The very high resistance of Ethiopian line L94 to Psh was due to a gene with a very large effect located on the long arm of 4H. This gene is most likely the same as that reported by Yan and Chen (2006) to explain the recessive resistance in the Ethiopian line Grannenlose Zweizeilige. That gene, designated rpsGZ, mapped at 7.5 cM from SSR marker EBmac0679, which is included in the integrated linkage map (Aghnoum et al. 2010), and located close to the peak markers for the resistance gene to Psh, viz. EBmac0701 and E40M32-660. Because L94 and several other Ethiopian lines were highly resistant not only to Psh but also to Pst and Psb (Niks et al. 2013), this gene may be universally effective against P. striiformis. The functional dominant allele RpsGZ may be a susceptibility gene, as discussed by Pavan et al. (2010), similar to the well-known Mlo gene of barley to powdery mildew. Such genes may be broad spectrum and durably effective (Pavan et al. 2010). If the resistance gene on 4H in L94 is rpsGZ, this gene may also be effective against other isolates and formae speciales of P. striiformis. It will, however, not be effective against other rust species because L94 is extremely susceptible to P. hordei and unusually susceptible to several heterologous grass and cereal rusts, including P. triticina and P. hordei-murini (Atienza et al. 2004). Thus, if the gene represents a susceptibility gene, it is apparently rust species specific.
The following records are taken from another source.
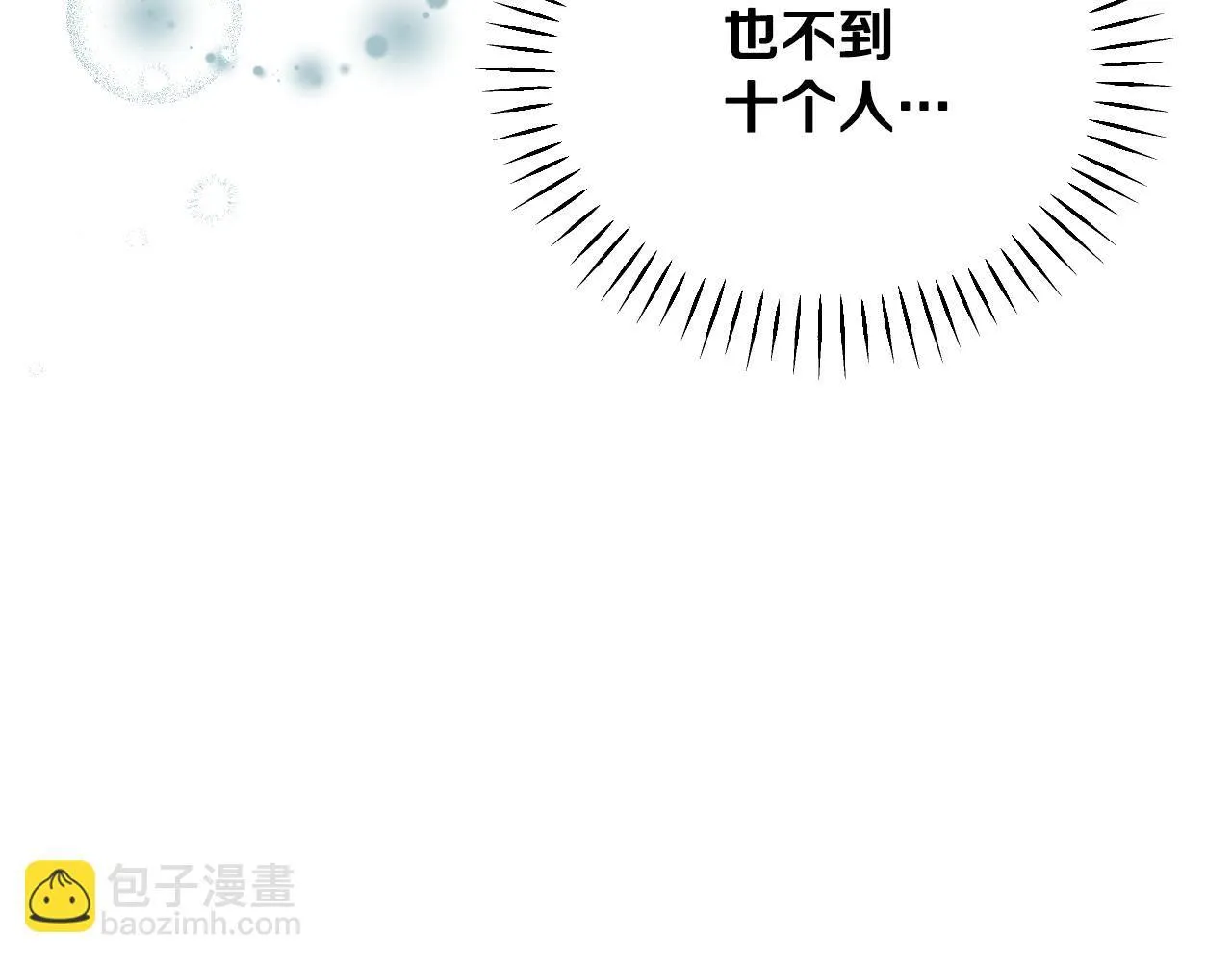 第7话 谣言四起45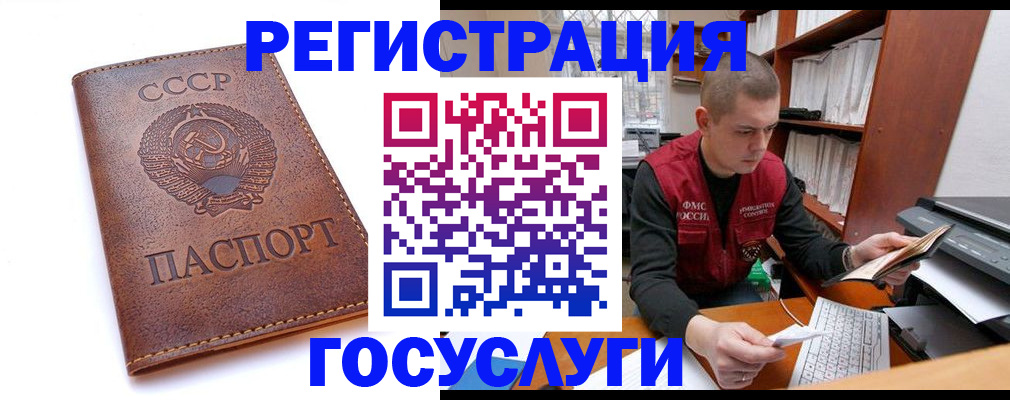 прописка для работы в Кабардино-Балкарии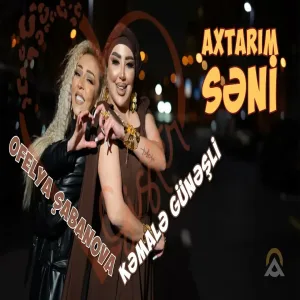 Kemale Gunesli & Ofelya Sabanova - Axtarim Seni
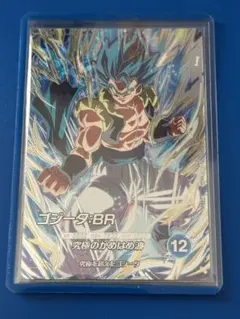 2026年最新】ゴジータbr secの人気アイテム - メルカリ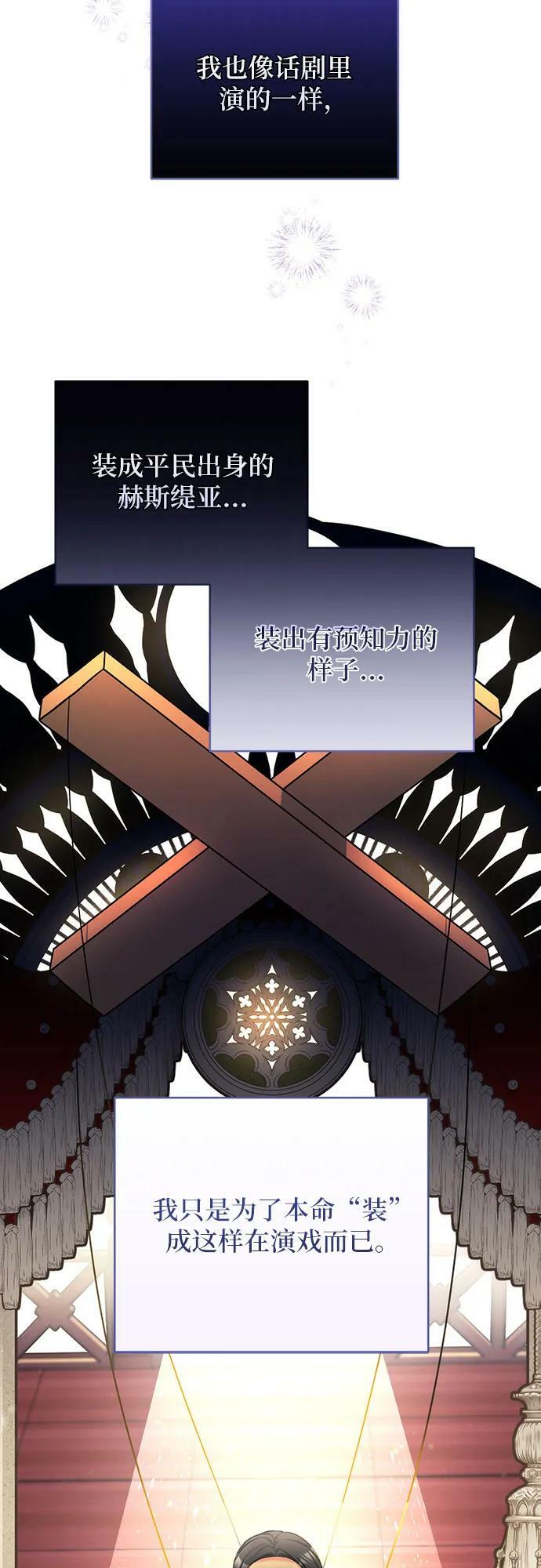 第50话58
The present study illustrates again that immune responses may be based on the aggregate effect of minor genes for resistance. The absence of major genes in the interactions between barley and Pst and Psb seems to be at odds with the hypothesis by Schulze-Lefert and Panstruga (2011) that nonhost resistance against pathogens of plants that are closely related to the nonhost are mostly based on major R-genes. The co-incidence of LOD-1 support intervals of several QTLs for resistance to PcE, with peak markers for QTLs to heterologous rusts, suggests that such genes may have broad effectiveness against several rust species or occur as clusters of closely linked, rust-specific genes.